AIM OF THE TASK:
Given the records underneath, please repeat exactly the lines from the line with "Yase Bench 120" through the line with "AMERICANA CENTRE - Residential", passing over any picture.

· · · ·

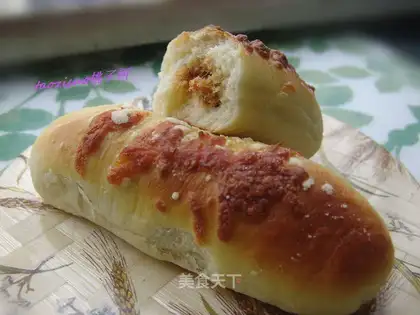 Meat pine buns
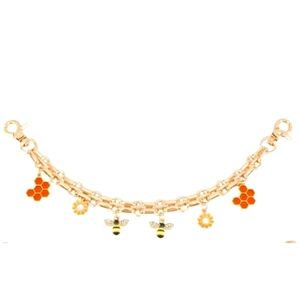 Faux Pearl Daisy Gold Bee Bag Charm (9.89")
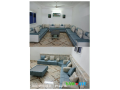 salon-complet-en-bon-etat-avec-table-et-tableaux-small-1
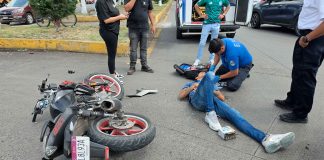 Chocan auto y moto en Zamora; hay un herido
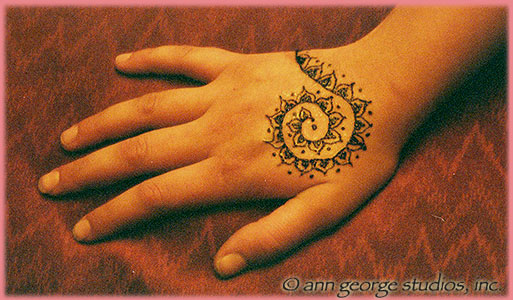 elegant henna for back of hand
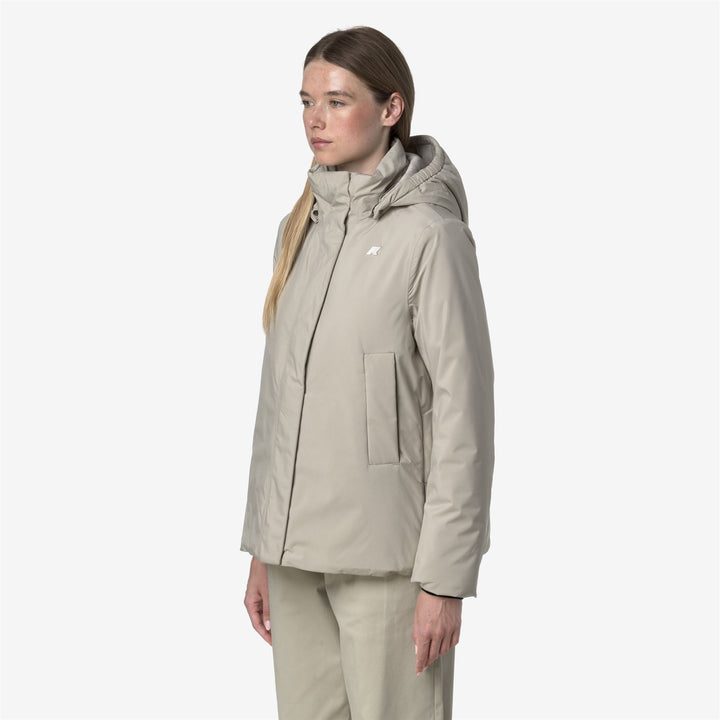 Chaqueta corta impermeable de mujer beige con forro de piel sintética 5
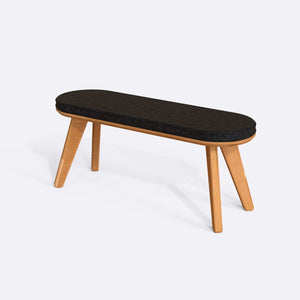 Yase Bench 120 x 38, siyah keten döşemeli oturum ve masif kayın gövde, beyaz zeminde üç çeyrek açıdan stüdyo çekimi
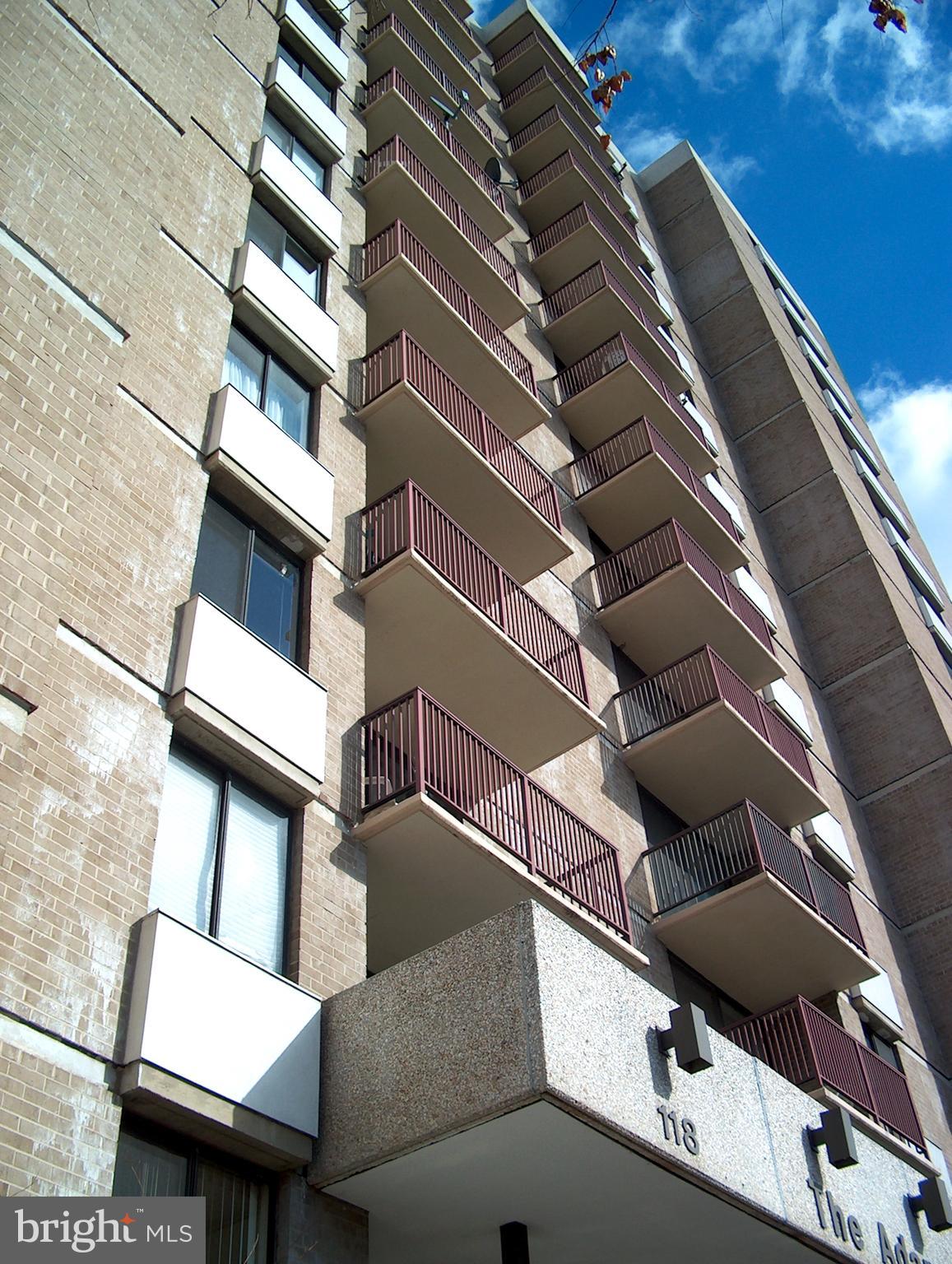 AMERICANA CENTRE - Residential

· · · ·

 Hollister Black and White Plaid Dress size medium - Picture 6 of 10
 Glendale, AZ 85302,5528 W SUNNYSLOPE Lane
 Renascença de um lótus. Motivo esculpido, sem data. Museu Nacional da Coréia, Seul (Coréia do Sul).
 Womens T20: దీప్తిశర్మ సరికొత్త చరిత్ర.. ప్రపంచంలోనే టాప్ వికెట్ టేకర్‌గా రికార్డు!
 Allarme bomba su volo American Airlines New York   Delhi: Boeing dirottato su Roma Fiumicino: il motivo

· · · ·

ANSWER TO THIS PROBLEM:
 Yase Bench 120 x 38, siyah keten döşemeli oturum ve masif kayın gövde, beyaz zeminde üç çeyrek açıdan stüdyo çekimi
 AMERICANA CENTRE - Residential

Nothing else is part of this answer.